He is turned towards the wall, a child again, needing somebody to love him. He is confused. Oh his despairing mind, the agony! Who was it that loved him well? He is too weak; he loses the thought; he cannot remember.
She breathes into his hot neck. She blows cool breath just where his dark hair meets the skin. In that soft place where youth lingers, where tenderness can still exist.
He dreams of birds. Of wings and noise and air. White wings batting the air. The noise! Island of wings. He hears a curlew’s call. Or is it a man laughing? And then another dream; somebody is pulling him underwater.
She watches the thin lines around his closed eyes, the blue veins on his eyelids that will not rest. She puts her lips to his temples to still the pulse and the demons who pump it.
Her smell fills his nostrils. She is in the bed next to him. Her arm is slung across his chest and one naked breast is pasted to his damp skin. He tries to pull away, embarrassed. Has she noticed that his body is sagging? That the hair on his body is grey? How much does she know? How much of his failure . . . of his betrayal?
Once she puts her hand between his legs to cup his testicles and hold his slack penis. With gentle hands she cradles it as if it was a fledgling fallen from its nest.
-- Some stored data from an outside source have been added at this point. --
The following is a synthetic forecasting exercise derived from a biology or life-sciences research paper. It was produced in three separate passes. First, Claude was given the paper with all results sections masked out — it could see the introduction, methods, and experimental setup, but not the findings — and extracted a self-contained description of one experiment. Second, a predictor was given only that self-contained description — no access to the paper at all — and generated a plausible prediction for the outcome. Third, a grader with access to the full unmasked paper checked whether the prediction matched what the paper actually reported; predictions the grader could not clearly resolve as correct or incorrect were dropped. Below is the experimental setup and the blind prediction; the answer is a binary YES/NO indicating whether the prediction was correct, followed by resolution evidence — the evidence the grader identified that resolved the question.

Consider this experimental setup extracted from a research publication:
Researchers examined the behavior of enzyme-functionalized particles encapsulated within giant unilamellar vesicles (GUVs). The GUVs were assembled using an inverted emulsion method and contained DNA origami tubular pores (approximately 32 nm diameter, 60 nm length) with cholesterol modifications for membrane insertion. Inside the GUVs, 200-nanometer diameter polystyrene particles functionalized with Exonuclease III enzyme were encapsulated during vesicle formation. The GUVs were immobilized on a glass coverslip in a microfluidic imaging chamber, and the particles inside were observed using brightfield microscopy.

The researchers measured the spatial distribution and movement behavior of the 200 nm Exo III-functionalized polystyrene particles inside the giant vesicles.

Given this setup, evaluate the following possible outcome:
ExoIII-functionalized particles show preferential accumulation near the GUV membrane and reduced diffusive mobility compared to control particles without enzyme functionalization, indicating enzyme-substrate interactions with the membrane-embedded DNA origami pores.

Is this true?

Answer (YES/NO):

And being in an agony he prayed more earnestly; and his sweat became as it were great drops of blood falling down upon the ground.
Is he bleeding or is the damp on his pillow just sweat. He has dreamed again of a monster, a dusk-born devil. He is alone in the bed and the room is cold.
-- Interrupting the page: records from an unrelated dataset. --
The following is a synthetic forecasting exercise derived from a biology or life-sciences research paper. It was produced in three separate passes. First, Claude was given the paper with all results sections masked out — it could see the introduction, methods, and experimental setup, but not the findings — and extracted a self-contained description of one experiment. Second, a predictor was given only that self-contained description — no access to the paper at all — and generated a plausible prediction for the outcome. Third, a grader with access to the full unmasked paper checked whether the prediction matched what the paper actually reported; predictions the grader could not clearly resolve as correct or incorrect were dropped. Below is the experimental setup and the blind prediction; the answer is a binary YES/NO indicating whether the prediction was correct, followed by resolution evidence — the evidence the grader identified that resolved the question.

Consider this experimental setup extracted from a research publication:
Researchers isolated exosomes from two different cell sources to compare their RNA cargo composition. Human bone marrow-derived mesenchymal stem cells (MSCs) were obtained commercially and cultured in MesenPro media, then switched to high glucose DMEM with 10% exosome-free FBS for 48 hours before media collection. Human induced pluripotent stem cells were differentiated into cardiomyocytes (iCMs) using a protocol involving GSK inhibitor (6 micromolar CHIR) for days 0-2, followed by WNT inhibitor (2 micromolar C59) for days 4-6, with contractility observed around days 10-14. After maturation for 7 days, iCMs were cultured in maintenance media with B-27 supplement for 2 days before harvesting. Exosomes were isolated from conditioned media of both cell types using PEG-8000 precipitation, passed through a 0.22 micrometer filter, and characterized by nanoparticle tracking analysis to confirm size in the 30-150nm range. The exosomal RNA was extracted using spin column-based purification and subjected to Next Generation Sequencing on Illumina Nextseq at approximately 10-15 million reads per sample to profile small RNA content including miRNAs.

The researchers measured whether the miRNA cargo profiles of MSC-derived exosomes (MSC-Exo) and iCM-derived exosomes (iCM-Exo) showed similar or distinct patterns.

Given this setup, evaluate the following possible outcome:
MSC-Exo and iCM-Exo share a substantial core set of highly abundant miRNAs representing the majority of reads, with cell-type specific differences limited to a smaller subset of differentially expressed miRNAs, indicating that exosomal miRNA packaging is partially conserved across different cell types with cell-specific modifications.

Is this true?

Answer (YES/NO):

He was suddenly awake and knew that he had to make a decision. In his last letter the Rev. John MacDonald had explained the situation to him clearly and in all its brutality. Ever since Lord Brougham’s declaration against the evangelicalists in the House of Lords in 1839, the evangelicalists within the Presbyterian Church had realised that they would have to break away from the established Church. A date had been set for this historical event; the General Assembly in Edinburgh on 18th May, 1843. MacDonald knew he had the elders on his side, and he reckoned that almost two-fifths of the ministers would walk out with him and leave the moderates to remain under the domination of the state. MacKenzie knew all too well what this meant. The ministers who left the established Church would also have to leave the manses and the kirks. In his own case it would mean moving his family into one of the dwellings in the clachan and preaching in the darkness of the sooty hovels of his congregation. The alternative was to give in to the lairds and the establishment, thus betraying his calling and everything he had achieved on Hirta. He would disappoint his mentors as well as his flock. The thought was unbearable. The elders on the island had grown strong through his instruction – they were sure to join the Free Church.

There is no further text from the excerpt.